Study 3 of primary progressive MS was designed as a placebo-controlled study because there is no FDA-approved treatment against which to compare Ocrevus. Patients were randomized to receive either Ocrevus 600 mg or a placebo every 24 weeks for at least 120 weeks. Selection criteria required a baseline EDSS score of between of 3 and 6.5. The primary outcome was time to onset of disability progression attributable to MS with confirmation 12 weeks after onset. A total of 488 patients received Ocrevus and 244 received placebo. Outcomes were statistically significant with 32.9% of the patients treated with Ocrevus experiencing onset of disability progression compared with 39.3% of those assigned the placebo. The results also showed favorable MRI results for patients treated with Ocrevus.
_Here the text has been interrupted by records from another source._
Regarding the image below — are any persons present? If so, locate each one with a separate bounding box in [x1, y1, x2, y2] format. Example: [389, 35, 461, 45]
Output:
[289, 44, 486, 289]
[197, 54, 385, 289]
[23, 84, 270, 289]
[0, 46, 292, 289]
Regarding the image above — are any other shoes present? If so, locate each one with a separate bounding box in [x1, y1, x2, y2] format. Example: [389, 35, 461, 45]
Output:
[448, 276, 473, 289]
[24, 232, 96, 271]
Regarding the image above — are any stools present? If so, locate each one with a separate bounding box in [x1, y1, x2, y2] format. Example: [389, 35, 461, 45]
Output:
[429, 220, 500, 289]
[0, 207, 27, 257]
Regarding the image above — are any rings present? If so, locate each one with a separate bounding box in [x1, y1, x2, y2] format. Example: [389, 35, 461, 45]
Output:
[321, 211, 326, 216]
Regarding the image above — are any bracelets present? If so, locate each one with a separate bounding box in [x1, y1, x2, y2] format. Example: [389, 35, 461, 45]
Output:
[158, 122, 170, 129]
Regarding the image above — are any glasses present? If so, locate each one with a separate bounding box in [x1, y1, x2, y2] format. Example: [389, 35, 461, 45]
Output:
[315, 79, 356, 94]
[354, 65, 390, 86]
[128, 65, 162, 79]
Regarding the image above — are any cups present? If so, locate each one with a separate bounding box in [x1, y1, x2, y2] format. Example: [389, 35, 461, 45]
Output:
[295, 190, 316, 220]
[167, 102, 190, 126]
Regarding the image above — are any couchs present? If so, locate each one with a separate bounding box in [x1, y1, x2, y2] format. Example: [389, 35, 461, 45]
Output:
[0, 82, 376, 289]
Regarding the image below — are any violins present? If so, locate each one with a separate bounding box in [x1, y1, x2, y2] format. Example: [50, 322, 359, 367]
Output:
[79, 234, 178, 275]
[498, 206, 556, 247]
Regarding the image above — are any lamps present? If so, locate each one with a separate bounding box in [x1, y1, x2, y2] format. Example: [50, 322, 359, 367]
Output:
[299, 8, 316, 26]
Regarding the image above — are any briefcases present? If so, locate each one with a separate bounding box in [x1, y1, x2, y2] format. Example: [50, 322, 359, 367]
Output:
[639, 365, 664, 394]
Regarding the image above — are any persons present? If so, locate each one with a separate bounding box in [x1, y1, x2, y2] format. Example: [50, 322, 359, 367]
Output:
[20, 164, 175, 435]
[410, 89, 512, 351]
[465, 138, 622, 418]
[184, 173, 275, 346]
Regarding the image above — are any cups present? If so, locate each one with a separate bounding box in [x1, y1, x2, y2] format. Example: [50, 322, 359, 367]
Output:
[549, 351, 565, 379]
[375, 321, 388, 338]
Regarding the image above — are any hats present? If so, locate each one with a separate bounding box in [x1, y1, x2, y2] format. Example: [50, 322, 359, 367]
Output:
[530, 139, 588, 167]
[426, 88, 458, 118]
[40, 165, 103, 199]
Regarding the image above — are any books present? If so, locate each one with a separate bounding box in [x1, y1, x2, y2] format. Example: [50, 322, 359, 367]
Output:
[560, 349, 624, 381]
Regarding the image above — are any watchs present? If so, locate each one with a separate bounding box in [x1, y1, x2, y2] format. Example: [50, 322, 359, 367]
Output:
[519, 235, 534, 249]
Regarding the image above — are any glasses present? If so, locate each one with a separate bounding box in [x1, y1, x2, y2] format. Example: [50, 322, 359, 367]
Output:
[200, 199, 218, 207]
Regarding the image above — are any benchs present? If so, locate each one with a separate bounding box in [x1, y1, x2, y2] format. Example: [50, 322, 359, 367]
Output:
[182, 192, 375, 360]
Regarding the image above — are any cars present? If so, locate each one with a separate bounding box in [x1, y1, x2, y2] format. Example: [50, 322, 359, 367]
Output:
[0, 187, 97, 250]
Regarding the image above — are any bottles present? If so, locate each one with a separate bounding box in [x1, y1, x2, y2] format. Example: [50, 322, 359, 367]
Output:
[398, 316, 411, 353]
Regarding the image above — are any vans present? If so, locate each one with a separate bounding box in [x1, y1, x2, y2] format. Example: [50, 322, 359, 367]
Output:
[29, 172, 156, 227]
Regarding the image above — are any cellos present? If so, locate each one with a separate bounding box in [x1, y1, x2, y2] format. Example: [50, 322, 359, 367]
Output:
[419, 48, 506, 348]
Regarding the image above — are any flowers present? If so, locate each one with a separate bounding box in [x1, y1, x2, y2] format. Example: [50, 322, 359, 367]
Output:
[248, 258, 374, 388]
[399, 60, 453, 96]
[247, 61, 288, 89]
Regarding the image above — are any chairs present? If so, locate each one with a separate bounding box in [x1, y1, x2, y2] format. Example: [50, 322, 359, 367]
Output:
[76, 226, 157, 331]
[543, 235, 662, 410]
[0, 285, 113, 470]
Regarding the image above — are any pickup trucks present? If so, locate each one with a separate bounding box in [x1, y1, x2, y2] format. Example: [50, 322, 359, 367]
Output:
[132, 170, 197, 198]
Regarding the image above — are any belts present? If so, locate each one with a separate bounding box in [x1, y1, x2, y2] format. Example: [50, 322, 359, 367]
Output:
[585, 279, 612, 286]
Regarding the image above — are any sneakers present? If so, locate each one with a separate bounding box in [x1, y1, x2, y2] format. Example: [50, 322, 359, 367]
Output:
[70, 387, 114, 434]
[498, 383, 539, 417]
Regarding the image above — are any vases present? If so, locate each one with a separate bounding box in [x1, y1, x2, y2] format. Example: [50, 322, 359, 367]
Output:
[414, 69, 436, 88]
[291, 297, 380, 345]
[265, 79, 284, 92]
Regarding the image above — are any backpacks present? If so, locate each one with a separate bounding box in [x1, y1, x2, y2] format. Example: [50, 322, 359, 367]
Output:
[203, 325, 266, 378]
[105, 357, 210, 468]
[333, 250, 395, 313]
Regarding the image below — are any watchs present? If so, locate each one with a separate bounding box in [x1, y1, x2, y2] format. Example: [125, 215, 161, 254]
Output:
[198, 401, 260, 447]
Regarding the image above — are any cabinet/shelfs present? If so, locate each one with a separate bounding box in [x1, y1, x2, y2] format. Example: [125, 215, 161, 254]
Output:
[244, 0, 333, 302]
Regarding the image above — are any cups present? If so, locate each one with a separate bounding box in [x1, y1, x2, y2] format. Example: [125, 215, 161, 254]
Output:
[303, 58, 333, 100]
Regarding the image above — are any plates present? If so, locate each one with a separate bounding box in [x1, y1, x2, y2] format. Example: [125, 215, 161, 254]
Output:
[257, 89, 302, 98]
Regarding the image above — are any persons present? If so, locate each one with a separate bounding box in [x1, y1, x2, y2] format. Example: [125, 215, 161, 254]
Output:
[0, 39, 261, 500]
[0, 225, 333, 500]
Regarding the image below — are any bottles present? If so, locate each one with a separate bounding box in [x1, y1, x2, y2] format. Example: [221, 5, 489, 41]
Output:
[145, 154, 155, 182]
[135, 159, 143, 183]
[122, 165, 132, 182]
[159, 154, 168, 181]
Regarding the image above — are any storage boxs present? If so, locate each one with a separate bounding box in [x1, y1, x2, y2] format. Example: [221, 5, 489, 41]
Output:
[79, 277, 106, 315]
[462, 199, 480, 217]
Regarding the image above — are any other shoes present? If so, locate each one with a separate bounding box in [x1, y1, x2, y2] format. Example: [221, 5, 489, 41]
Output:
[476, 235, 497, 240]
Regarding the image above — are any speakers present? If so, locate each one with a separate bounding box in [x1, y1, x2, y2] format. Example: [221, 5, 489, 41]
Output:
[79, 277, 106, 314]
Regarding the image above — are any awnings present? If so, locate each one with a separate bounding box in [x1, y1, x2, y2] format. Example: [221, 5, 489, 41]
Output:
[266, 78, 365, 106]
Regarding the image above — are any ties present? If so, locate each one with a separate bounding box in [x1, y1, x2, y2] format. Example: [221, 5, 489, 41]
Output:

Adverse events are what one would anticipate from any anti-CD20 drug: skin infections, upper and lower respiratory tract infections, infusion reactions, herpes infections—to name a few. Because of the extensive experience with other anti-CD20 drugs, Ocrevus comes with warnings about adverse events—namely, malignancies and virus reactivation—that didn’t occur in the studies of Ocrevus but have occurred with other anti-CD20 drugs.
I see two takeaways here. First, Ocrevus is superior to Rebif as a treatment of relapsing remitting MS. Second, and more importantly, it is the only FDA-approved treatment for primary progressive MS.
The market for MS drugs is huge. Some estimates put it at $19 billion in sales per year. Although Teva’s Copaxone is the leading drug by number of patients, its sales are dwarfed by the sales for Biogen’s trio of MS drugs—Avonex, Tysabri, and Tecfidera.
Roche has set a price of $65,000 for a year of Ocrevus compared with a list price of $86,000 for Rebif. Given the ease of administration and the superior results in the clinical trial for relapsing remitting MS, this seems like a bargain.
But as is so often the case, the details matter and the devil resides therein.
Rebif is typically paid for through the pharmacy benefit and is subject to rebates and other discounts. Ocrevus is paid through the medical benefit with a whole different set of rules. As a result, there’s some uncertainty about how the two drugs compare on price.
Still, with a list price that is 25% less than a competing drug, better outcomes, and less frequent dosing, maybe Ocrevus will start a new trend: better outcomes, easier administration—and a lower price. That trifecta is great news for people managing the cost and quality of MS care—and American health care in general.